福岡大学の協定校の一つに揚州大学(中国)があります。江蘇省・揚州市にある総合大学で、学生数は33,000人を超えています。留学生のための教育システムが充実し、留学生専用の宿舎も整っています。本学では例年、2月下旬から2週間の海外語学研修と交換留学で学生を揚州大学に派遣しています。
今回、本学大学院理学研究科博士課程前期(化学専攻)2年次生の河野未来さんを紹介します。河野さんは、2016年度(2017年2~3月)本学理学部2年次生の時に海外語学研修に参加し、揚州に魅せられました。本学大学院へ進学後、再度揚州大学に私費留学(2019年4月~2020年2月)をしています。
−研修・私費留学に揚州大学を選んだ理由やきっかけ
必修科目である第二外国語で中国語を選択したことがきっかけです。中国語の勉強をずっと続けていきたいと思い、2年次生でも履修しました。勉強していく中で、いつか中国へ行ってみたいと思うようになりましたが、「中国は怖い・危ない」といった印象が強く、一歩踏み出すまでに勇気が必要でした。大学のプログラムならば安心して参加できると思い、2017年、2年次生の時に海外語学研修への参加を決めました。2週間のプログラムを経験し、揚州が大好きになり、今度は長期で生活をしたいという気持ちが芽生えました。大学院に進学後、1年間の私費留学を決め、揚州大学に戻りました。

揚州市内
−研修先での学び・楽しかったことは何ですか
海外語学研修では、午前中は中国文化体験、午後は中国語の授業がありました。授業は初級レベルで、先生も日本語を少し話せるので、中国語を始めたばかりでも参加しやすい研修だと思います。太極拳や書道、中国料理の体験ができ、揚州のほとんどの観光地を訪れることができて、中国や揚州市の魅力を存分に感じることができました。
長期留学の時は全て中国語での授業だったので、研修時との違いを感じました。

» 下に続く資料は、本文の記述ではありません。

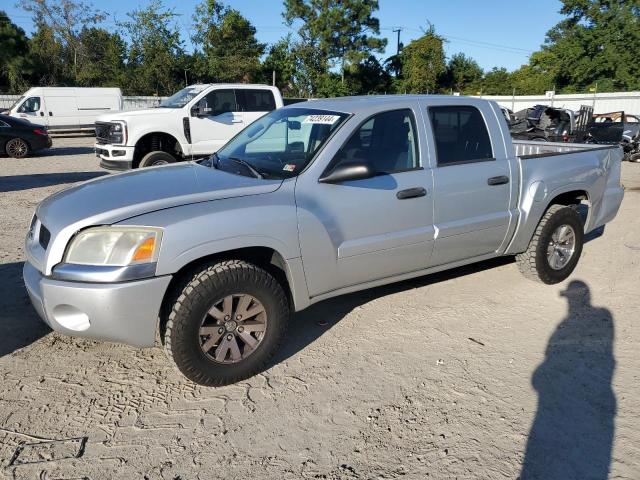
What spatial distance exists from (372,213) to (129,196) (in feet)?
5.27

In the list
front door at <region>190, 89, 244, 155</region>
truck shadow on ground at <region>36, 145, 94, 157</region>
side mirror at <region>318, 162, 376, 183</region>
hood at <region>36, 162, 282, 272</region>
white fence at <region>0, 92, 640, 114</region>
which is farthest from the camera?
white fence at <region>0, 92, 640, 114</region>

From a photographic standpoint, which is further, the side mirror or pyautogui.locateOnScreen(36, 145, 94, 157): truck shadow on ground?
pyautogui.locateOnScreen(36, 145, 94, 157): truck shadow on ground

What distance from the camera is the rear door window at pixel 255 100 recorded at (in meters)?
11.4

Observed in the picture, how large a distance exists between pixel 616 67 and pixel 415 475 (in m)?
48.0

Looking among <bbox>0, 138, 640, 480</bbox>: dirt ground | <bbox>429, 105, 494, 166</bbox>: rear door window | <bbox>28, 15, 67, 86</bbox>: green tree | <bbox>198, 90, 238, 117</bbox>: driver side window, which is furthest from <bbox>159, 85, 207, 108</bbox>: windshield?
<bbox>28, 15, 67, 86</bbox>: green tree

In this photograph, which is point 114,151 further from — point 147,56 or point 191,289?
point 147,56

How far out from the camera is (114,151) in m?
9.75

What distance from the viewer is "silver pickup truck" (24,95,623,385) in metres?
2.92

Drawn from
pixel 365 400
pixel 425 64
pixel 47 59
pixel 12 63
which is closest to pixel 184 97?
pixel 365 400

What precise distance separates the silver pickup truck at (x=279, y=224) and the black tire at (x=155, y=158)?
5.86 m

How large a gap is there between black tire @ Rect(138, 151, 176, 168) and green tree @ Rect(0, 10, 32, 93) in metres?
31.5

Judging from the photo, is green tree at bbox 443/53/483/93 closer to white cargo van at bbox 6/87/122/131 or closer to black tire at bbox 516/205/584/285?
white cargo van at bbox 6/87/122/131

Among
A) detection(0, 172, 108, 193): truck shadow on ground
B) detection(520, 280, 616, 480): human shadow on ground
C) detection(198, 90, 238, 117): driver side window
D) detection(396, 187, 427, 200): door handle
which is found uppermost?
detection(198, 90, 238, 117): driver side window

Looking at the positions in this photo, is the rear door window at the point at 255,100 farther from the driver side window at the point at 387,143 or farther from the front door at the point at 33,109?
the front door at the point at 33,109
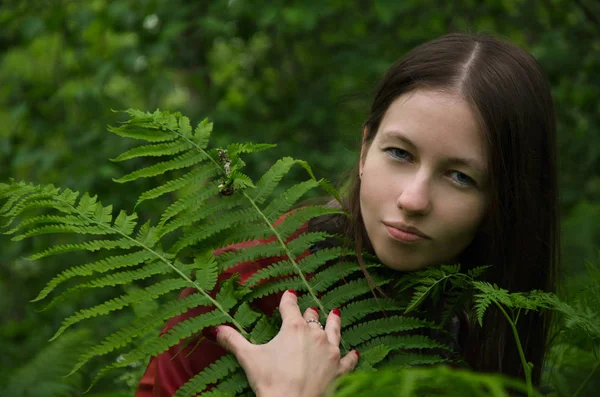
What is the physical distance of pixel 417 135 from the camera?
1657 millimetres

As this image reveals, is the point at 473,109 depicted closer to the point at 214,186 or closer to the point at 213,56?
the point at 214,186

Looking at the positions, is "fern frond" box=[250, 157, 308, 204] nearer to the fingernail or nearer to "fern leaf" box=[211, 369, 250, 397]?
the fingernail

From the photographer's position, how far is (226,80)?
449 cm

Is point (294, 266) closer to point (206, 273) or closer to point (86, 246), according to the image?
point (206, 273)

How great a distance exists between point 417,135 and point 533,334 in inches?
29.1

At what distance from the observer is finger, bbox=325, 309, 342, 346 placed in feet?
5.05

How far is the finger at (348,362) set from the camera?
4.90 feet

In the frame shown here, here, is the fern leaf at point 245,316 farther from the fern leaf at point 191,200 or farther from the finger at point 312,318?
the fern leaf at point 191,200

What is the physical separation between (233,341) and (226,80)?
3.20 m

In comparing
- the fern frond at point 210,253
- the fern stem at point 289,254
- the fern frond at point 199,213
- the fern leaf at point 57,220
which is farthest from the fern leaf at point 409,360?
the fern leaf at point 57,220

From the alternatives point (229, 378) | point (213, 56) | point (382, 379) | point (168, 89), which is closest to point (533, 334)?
point (229, 378)

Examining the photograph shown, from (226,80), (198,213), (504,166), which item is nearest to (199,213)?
(198,213)

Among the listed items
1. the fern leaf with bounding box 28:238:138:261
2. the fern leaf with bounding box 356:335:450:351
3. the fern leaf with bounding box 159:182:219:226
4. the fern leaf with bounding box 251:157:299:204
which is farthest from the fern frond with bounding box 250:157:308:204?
the fern leaf with bounding box 356:335:450:351

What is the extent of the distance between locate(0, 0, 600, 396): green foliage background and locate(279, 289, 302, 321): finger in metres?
1.51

初めは全く聞き取れず、教科書を開くだけでも友人に助けてもらうほど聞き取りに苦労していました。しかし、中国語だけの環境に身を置くことでだんだんと理解できるようになり、いつしか日常生活は不自由なくコミュニケーションが取れるまでに成長できました。周りの人は、私の未熟な中国語を最後まで聞いて理解してくれようとするので、話が通じた時はうれしくて、とても自信になりました。
−海外留学・研修の魅力
中国だけでなく、さまざまな国の友人ができるところが魅力の一つです。長期留学中に住んでいた寮は6人部屋で、韓国、イギリス、ロシア人のルームメイトが居ました。クラスメイトも多国籍で、特にアジア、アフリカ出身の留学生が多かったです。各クラスメイトの国の伝統服を着たり、料理や言葉を教えてもらったり、イスラム教の礼拝も見せてくれました。留学中に出会った友人のおかげで、各国の文化や宗教について考えるようになり、中国文化だけでなく、世界中の文化や考え方に直接触れることができたことも留学の魅力だと感じています。

クラスメイトと(後列左から4番目が河野さん)

タジキスタン料理
−国際交流を通して感じた自分の変化は何ですか
自分で行動を起こすようになったことだと思います。留学先では、自分で行動を起こさなければ何も始まりません。自分から声をかけたり、サークルやイベントに参加したりと、小さなことから大きなことまで自分の意思で行動したことは、自信へとつながっていきます。興味のあることは何事にも挑戦しようと思うようになったのは、揚州での経験があるからだと思います。
−河野さんにとっての国際交流とは
『自分の「好き」が見つかり、毎日が楽しく充実すること』です。
国際交流の形は人によってさまざまです。私の場合は、海外語学研修と長期留学でした。中国語の勉強を始めた時の目標は、「中国人に間違えられるようになる」でした。そのため、日々の勉強はとても楽しく、充実していました。長期留学を終え、次の目標は「揚州市のある江蘇省で仕事をすること」です。海外語学研修に参加したことで、中国に対する「好き」の気持ちが深まり、熱中できるものに出合えました。さまざまな国の人との出会いは、自分の「好き」を見つけられる良い機会だと思います。